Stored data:
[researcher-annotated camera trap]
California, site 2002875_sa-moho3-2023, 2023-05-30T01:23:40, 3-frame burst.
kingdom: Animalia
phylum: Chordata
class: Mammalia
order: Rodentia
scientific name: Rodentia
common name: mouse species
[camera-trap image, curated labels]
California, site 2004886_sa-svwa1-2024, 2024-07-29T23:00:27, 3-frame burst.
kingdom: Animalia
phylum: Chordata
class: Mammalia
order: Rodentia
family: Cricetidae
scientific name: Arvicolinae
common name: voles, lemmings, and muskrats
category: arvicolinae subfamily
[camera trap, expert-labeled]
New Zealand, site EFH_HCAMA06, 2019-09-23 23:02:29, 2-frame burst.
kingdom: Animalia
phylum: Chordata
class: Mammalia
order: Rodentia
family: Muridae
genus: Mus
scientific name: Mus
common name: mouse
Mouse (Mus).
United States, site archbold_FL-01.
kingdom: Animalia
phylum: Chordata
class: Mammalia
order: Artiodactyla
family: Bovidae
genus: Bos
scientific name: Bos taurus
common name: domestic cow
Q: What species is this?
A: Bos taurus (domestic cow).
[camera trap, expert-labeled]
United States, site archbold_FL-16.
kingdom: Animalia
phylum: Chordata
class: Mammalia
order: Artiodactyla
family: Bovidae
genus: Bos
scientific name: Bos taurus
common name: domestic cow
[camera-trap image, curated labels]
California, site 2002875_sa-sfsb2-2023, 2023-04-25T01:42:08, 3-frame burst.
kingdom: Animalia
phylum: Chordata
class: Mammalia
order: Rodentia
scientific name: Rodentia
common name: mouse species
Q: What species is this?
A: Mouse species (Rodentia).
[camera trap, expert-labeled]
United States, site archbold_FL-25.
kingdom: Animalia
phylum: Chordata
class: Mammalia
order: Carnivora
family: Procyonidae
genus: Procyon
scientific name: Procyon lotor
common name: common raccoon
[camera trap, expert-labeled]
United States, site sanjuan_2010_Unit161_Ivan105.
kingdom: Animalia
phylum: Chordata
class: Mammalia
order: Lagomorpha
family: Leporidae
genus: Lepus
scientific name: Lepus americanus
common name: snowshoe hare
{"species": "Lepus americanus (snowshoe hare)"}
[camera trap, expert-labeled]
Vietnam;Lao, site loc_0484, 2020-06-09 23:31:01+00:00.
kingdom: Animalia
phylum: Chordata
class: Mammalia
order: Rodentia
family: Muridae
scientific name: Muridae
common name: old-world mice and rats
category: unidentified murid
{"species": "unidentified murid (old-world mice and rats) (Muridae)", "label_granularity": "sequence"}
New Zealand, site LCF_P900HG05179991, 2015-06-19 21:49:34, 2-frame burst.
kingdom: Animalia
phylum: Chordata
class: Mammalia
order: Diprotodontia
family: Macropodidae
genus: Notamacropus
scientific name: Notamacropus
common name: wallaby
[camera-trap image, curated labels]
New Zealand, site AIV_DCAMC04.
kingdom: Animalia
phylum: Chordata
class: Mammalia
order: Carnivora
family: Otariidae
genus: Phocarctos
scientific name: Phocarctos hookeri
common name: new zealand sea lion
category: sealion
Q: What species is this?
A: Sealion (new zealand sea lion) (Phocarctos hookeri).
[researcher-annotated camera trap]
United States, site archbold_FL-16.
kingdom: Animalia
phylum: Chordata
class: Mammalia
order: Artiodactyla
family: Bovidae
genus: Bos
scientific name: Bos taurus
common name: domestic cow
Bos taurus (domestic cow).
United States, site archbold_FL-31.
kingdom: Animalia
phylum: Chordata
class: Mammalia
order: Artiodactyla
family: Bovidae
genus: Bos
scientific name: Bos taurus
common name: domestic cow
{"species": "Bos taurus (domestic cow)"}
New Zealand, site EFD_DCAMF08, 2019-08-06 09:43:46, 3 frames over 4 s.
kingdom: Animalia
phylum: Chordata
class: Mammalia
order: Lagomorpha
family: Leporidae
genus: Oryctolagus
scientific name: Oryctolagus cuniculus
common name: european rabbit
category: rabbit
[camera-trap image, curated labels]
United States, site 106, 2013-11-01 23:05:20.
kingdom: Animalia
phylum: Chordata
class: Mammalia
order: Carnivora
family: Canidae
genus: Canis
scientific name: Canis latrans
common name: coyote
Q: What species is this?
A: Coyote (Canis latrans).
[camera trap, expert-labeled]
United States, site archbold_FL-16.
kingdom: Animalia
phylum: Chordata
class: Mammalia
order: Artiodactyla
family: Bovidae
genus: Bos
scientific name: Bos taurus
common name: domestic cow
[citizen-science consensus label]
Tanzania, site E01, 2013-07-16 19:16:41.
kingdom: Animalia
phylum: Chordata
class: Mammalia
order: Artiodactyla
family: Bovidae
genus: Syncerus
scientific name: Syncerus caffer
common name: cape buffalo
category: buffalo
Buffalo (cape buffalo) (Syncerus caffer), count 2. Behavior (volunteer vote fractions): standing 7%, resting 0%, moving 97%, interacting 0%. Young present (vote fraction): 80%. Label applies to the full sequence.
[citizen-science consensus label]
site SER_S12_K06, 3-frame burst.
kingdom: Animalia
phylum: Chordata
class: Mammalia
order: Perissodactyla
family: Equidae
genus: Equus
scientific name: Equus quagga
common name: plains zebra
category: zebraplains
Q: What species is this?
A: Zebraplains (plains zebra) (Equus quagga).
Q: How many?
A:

■ **Aim of the exercise**:
Please give back all of the records exactly as written.

■ **Final answer**:
[researcher-annotated camera trap]
California, site 2002875_sa-moho3-2023, 2023-05-30T01:23:40, 3-frame burst.
kingdom: Animalia
phylum: Chordata
class: Mammalia
order: Rodentia
scientific name: Rodentia
common name: mouse species
[camera-trap image, curated labels]
California, site 2004886_sa-svwa1-2024, 2024-07-29T23:00:27, 3-frame burst.
kingdom: Animalia
phylum: Chordata
class: Mammalia
order: Rodentia
family: Cricetidae
scientific name: Arvicolinae
common name: voles, lemmings, and muskrats
category: arvicolinae subfamily
[camera trap, expert-labeled]
New Zealand, site EFH_HCAMA06, 2019-09-23 23:02:29, 2-frame burst.
kingdom: Animalia
phylum: Chordata
class: Mammalia
order: Rodentia
family: Muridae
genus: Mus
scientific name: Mus
common name: mouse
Mouse (Mus).
United States, site archbold_FL-01.
kingdom: Animalia
phylum: Chordata
class: Mammalia
order: Artiodactyla
family: Bovidae
genus: Bos
scientific name: Bos taurus
common name: domestic cow
Q: What species is this?
A: Bos taurus (domestic cow).
[camera trap, expert-labeled]
United States, site archbold_FL-16.
kingdom: Animalia
phylum: Chordata
class: Mammalia
order: Artiodactyla
family: Bovidae
genus: Bos
scientific name: Bos taurus
common name: domestic cow
[camera-trap image, curated labels]
California, site 2002875_sa-sfsb2-2023, 2023-04-25T01:42:08, 3-frame burst.
kingdom: Animalia
phylum: Chordata
class: Mammalia
order: Rodentia
scientific name: Rodentia
common name: mouse species
Q: What species is this?
A: Mouse species (Rodentia).
[camera trap, expert-labeled]
United States, site archbold_FL-25.
kingdom: Animalia
phylum: Chordata
class: Mammalia
order: Carnivora
family: Procyonidae
genus: Procyon
scientific name: Procyon lotor
common name: common raccoon
[camera trap, expert-labeled]
United States, site sanjuan_2010_Unit161_Ivan105.
kingdom: Animalia
phylum: Chordata
class: Mammalia
order: Lagomorpha
family: Leporidae
genus: Lepus
scientific name: Lepus americanus
common name: snowshoe hare
{"species": "Lepus americanus (snowshoe hare)"}
[camera trap, expert-labeled]
Vietnam;Lao, site loc_0484, 2020-06-09 23:31:01+00:00.
kingdom: Animalia
phylum: Chordata
class: Mammalia
order: Rodentia
family: Muridae
scientific name: Muridae
common name: old-world mice and rats
category: unidentified murid
{"species": "unidentified murid (old-world mice and rats) (Muridae)", "label_granularity": "sequence"}
New Zealand, site LCF_P900HG05179991, 2015-06-19 21:49:34, 2-frame burst.
kingdom: Animalia
phylum: Chordata
class: Mammalia
order: Diprotodontia
family: Macropodidae
genus: Notamacropus
scientific name: Notamacropus
common name: wallaby
[camera-trap image, curated labels]
New Zealand, site AIV_DCAMC04.
kingdom: Animalia
phylum: Chordata
class: Mammalia
order: Carnivora
family: Otariidae
genus: Phocarctos
scientific name: Phocarctos hookeri
common name: new zealand sea lion
category: sealion
Q: What species is this?
A: Sealion (new zealand sea lion) (Phocarctos hookeri).
[researcher-annotated camera trap]
United States, site archbold_FL-16.
kingdom: Animalia
phylum: Chordata
class: Mammalia
order: Artiodactyla
family: Bovidae
genus: Bos
scientific name: Bos taurus
common name: domestic cow
Bos taurus (domestic cow).
United States, site archbold_FL-31.
kingdom: Animalia
phylum: Chordata
class: Mammalia
order: Artiodactyla
family: Bovidae
genus: Bos
scientific name: Bos taurus
common name: domestic cow
{"species": "Bos taurus (domestic cow)"}
New Zealand, site EFD_DCAMF08, 2019-08-06 09:43:46, 3 frames over 4 s.
kingdom: Animalia
phylum: Chordata
class: Mammalia
order: Lagomorpha
family: Leporidae
genus: Oryctolagus
scientific name: Oryctolagus cuniculus
common name: european rabbit
category: rabbit
[camera-trap image, curated labels]
United States, site 106, 2013-11-01 23:05:20.
kingdom: Animalia
phylum: Chordata
class: Mammalia
order: Carnivora
family: Canidae
genus: Canis
scientific name: Canis latrans
common name: coyote
Q: What species is this?
A: Coyote (Canis latrans).
[camera trap, expert-labeled]
United States, site archbold_FL-16.
kingdom: Animalia
phylum: Chordata
class: Mammalia
order: Artiodactyla
family: Bovidae
genus: Bos
scientific name: Bos taurus
common name: domestic cow
[citizen-science consensus label]
Tanzania, site E01, 2013-07-16 19:16:41.
kingdom: Animalia
phylum: Chordata
class: Mammalia
order: Artiodactyla
family: Bovidae
genus: Syncerus
scientific name: Syncerus caffer
common name: cape buffalo
category: buffalo
Buffalo (cape buffalo) (Syncerus caffer), count 2. Behavior (volunteer vote fractions): standing 7%, resting 0%, moving 97%, interacting 0%. Young present (vote fraction): 80%. Label applies to the full sequence.
[citizen-science consensus label]
site SER_S12_K06, 3-frame burst.
kingdom: Animalia
phylum: Chordata
class: Mammalia
order: Perissodactyla
family: Equidae
genus: Equus
scientific name: Equus quagga
common name: plains zebra
category: zebraplains
Q: What species is this?
A: Zebraplains (plains zebra) (Equus quagga).
Q: How many?
A:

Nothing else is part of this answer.